Stages of Relearning…

I’m in the process of regaining fluency in German. I’ve been reading it intermittently, but now I’m getting serious about bringing everything back to where it needs to be for this summer. And my brain hurts, as it always does. The refreshing, or relearning, or dragging my little grey cells back from vacation, always moves through three stages.

  1. Oh my gosh, did I ever study this, what are those strange letters anyway? I stare at the page and wonder how I ever managed to read anything this complicated, let alone speak it. I recognize a few words, but not many of the long ones, and verb tenses make no sense at all. I need two dictionaries and divine assistance to read more than a few pages at a time without getting a nasty headache. Aieeeeee!!!
  2. Half of this seems familiar but sheepdip, did I ever read this before? I don’t think so. More of the nouns make sense, and I’m recognizing some of the verbs, but erk, how on earth will I get my vocabulary and pacing back before I leave town? And how will I read things without pictures to help me parse what is going on? I hate standing on the sidewalk with a dictionary in hand. It makes me look like a tourist and attracts pick-pockets. But at least my head is not aching so much, and I’m down to two dictionary trips per page instead of eight or ten.
  3. OK, I’m back close to where I need to be, and the flight over will finish kicking my brain into proper gear for spoken as well as written communications. (Or it usually would, because I usually fly Lufthansa, but not this time, alas.) I start feeling more confident, and venture into more difficult technical writings and literature. I’m not completely ready to be turned loose with a group of people to try to get from A to B, and museum display captions will still be a challenge, but the U-bahn in Vienna, or FraPort (Frankfurt Intl. Airport) no longer seems as impossible as climbing Mt. Everest. Especially since I’m not changing planes in FraPort this year, at least at the moment. *taps wood*

After this many runs through the pattern, I know the stages and can anticipate the frustration, headaches, and general mental misery that comes when you kick-restart a language after a few months away. Starting relatively early is better, but that’s not been possible this year, so I’m feeling a bit more as if I’m cramming. I’ve begun reading archaeology guides again, something that always stretches my brain. Archaeology and geology have enough terms that I can parse from the original languages to make them easy for me to read without dictionary interruptions, but enough new-to-me or otherwise unfamiliar terms that I have to work, not skim. The combo seems to help the transition back into thinking in two languages.

It is still work. Work I enjoy, but work nonetheless.

I am a little concerned about the future. I’ve toyed with the idea of trying to find a way to learn Polish, Czech, or Hungarian in order to do tours in those countries if things in Germany get any more, hmm, let’s say “interesting vis-a-vis cultural challenges.” the grammar and vocabularies of Slavic and Hungarian languages are quite different from English and German, although I’ve been told that learning Czech through German is far easier than learning Czech straight from English.
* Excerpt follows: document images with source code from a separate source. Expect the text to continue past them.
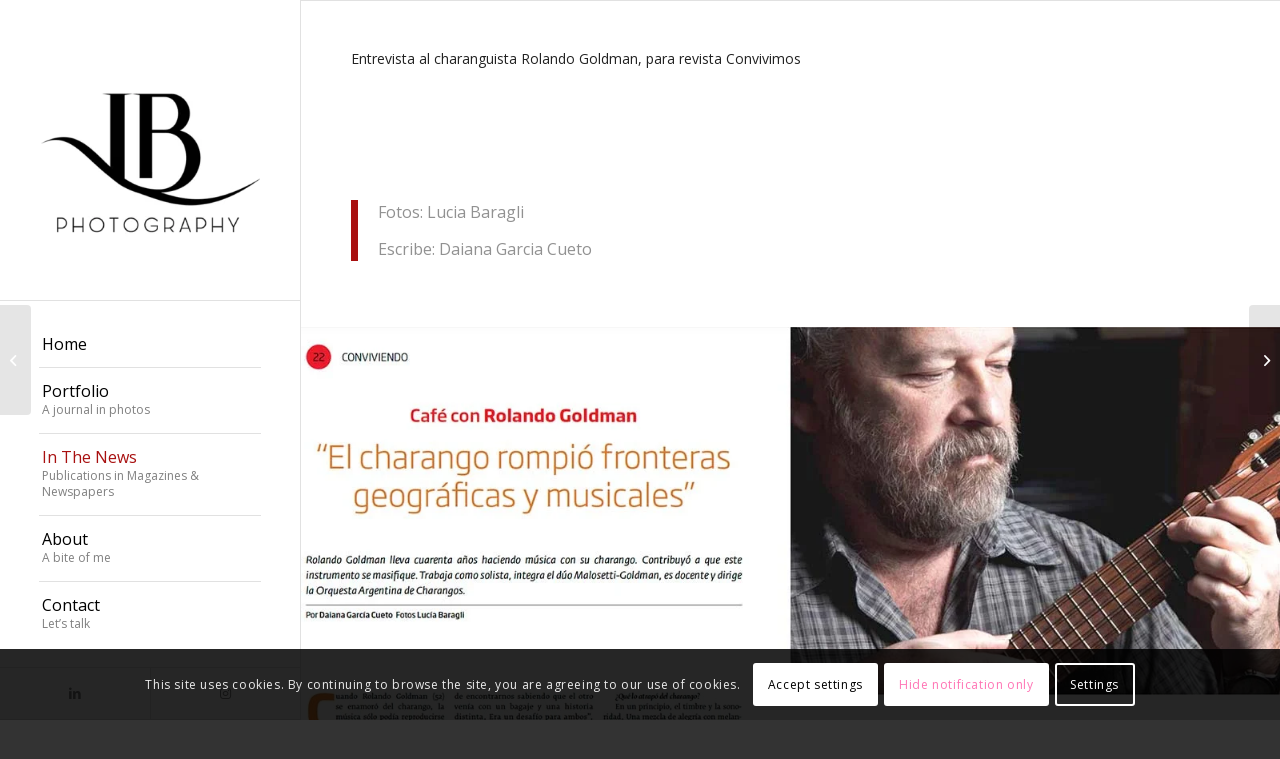

--- FILE ---
content_type: text/css; charset=utf-8
request_url: https://herphotojournal.com/wp-content/cache/autoptimize/autoptimize_single_0184053b4164ee22bba2b5a1869d885e.php?ver=5
body_size: -64
content:
#top .av-sort-yes-tax{display:none}#top div .no_margin{background-color:#fff}.main_color div{background-position:center}body .av-special-heading .av-special-heading-tag{margin-bottom:60px}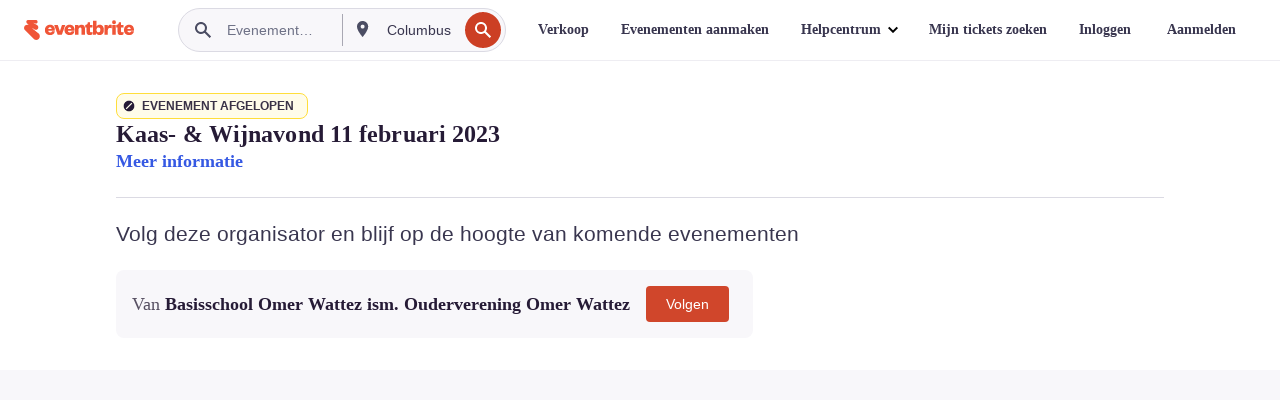

--- FILE ---
content_type: text/javascript; charset=utf-8
request_url: https://app.link/_r?sdk=web2.86.5&branch_key=key_live_epYrpbv3NngOvWj47OM81jmgCFkeYUlx&callback=branch_callback__0
body_size: 78
content:
/**/ typeof branch_callback__0 === 'function' && branch_callback__0("1539023906023100992");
But that is for the future. For now, I have to regain fluency in German and re-train my ear to different German dialects, since I will be in Germany and not Austria.


5 thoughts on “Stages of Relearning…

  1. Czech is definitely a germanized slavic language. It’s a little weird that way, and rather distinct from the other slavic tongues. But, with your German fluency and area if interest, it would probably be a good fit.

    All the other slavic languages are about as different as the romance languages are from each other. They are distinct, but if you know one, the others are easy to pick up. They are almost mutually readable, but the accents and variations make speech just dissimilar enough to be maddening.

    Of the slavic languages, I’d say Yugoslav (now pretending to be three or five separate languages) is the easiest. It’s ridiculously regular (3 irregular verbs, consistent stress, spelled as pronounced).

    Hungarian is just weird. Uses cases instead of prepositions, like Finnish (related). Much more agglutinative than German. Neat to hear, though, with vowel matching. Harder to learn than the Slavics, maybe easier than Irish Gaelic. At least it has regular spelling.

    • Yep. When a student comes in and I look up and say, “Wie kann ich Ihnen helfen?” it’s time to put the books down for a while.